Dialogue between the United Nations and other organizations often raises complex questions resulting from a shortage of resources in the area of troops, for example, but also in equipment, military expertise, civilian know-how and funding; the implementation of predictable and reliable financing; and the issue of the degree of control that the Council can exercise over the operations it authorizes. That should not, however, be seen as an obstacle. On the contrary, it illustrates the vitality of the relations between the United Nations and such organizations. Responding to those issues quickly and effectively is a challenge we should all address.
In conclusion, I would like to touch on one last topic, which is dealt with in the presidential statement adopted today (S/PRST/2013/12), namely, that your country, Madam President, has decided to highlight the fight against impunity and the historic importance in that regard of the International Criminal Court, the promotion of human rights and the rule of law, and the role that regional organizations play in that area, for which we are grateful. That is another demonstration of your country’s unwavering commitment to such matters, within the Security Council in particular and the United Nations in general. France knows something about that topic, since our two countries, together with Morocco, promoted within the Organization the International Convention for the Protection of All Persons from Enforced Disappearance. Here we are again, in the Security Council, some of the founding countries of the International Criminal Court, of which your compatriot, Mr. Moreno-Ocampo, was the first Prosecutor. The reference to the International Criminal Court and the fight against impunity in a text on United Nations cooperation with regional organizations is therefore a welcome precedent, for which we are in your debt.
It is also a useful reminder that the principles of justice and the defence of human rights are founding principles for many regional organizations. The European Union and the Organization of American States were built on the rejection of conflict and around the goal of ensuring peace and security, and they have developed basic mechanisms for promoting the rule of law and defending human rights. The principles of the Charter of the African Union enshrine the rejection of impunity and the Union’s right to intervene in a country where serious crimes, genocide, war crimes or crimes against humanity have been committed.
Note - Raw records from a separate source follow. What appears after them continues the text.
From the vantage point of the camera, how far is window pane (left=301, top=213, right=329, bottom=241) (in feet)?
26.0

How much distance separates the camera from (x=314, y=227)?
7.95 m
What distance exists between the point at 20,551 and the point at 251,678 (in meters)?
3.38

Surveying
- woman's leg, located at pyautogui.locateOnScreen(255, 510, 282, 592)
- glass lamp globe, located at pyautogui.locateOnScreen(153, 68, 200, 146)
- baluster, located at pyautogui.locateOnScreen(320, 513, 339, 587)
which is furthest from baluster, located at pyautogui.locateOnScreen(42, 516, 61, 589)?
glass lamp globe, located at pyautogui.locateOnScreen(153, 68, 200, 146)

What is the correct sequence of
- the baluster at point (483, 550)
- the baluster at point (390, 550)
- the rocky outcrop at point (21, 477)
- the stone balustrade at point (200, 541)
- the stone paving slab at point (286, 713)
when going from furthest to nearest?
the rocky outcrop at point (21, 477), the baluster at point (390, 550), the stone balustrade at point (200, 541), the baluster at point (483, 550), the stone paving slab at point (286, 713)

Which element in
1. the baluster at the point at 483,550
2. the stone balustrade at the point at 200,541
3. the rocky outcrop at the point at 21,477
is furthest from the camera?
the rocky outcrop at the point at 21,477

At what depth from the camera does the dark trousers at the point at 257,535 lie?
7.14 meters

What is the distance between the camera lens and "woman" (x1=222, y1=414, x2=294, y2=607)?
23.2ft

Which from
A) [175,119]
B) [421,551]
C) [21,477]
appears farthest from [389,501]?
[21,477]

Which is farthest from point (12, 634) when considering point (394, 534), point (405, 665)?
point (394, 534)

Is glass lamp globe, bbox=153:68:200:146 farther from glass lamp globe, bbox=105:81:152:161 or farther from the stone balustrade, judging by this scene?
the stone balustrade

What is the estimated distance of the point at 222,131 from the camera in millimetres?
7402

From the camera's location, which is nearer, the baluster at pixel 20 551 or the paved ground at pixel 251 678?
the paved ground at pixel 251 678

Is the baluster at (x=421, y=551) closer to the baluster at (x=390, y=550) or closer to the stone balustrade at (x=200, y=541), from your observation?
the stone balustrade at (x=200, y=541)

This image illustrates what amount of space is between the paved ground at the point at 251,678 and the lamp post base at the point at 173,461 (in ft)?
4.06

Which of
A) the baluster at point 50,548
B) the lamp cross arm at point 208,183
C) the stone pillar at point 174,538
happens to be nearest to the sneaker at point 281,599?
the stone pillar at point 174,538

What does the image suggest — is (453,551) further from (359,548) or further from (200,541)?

It is high time to recognize the importance of such subjects in the partnership between the United Nations and regional organizations. Cooperation between the United Nations and regional and subregional organizations for peace and security is therefore a matter of political and operational necessity and must continue, in line with the relevant stipulations and provisions of the Charter of the United Nations and under the auspices of the Security Council. It is in that way that we will simultaneously ensure consistency in international action, transparency in United Nations activities and respect for the Organization’s values.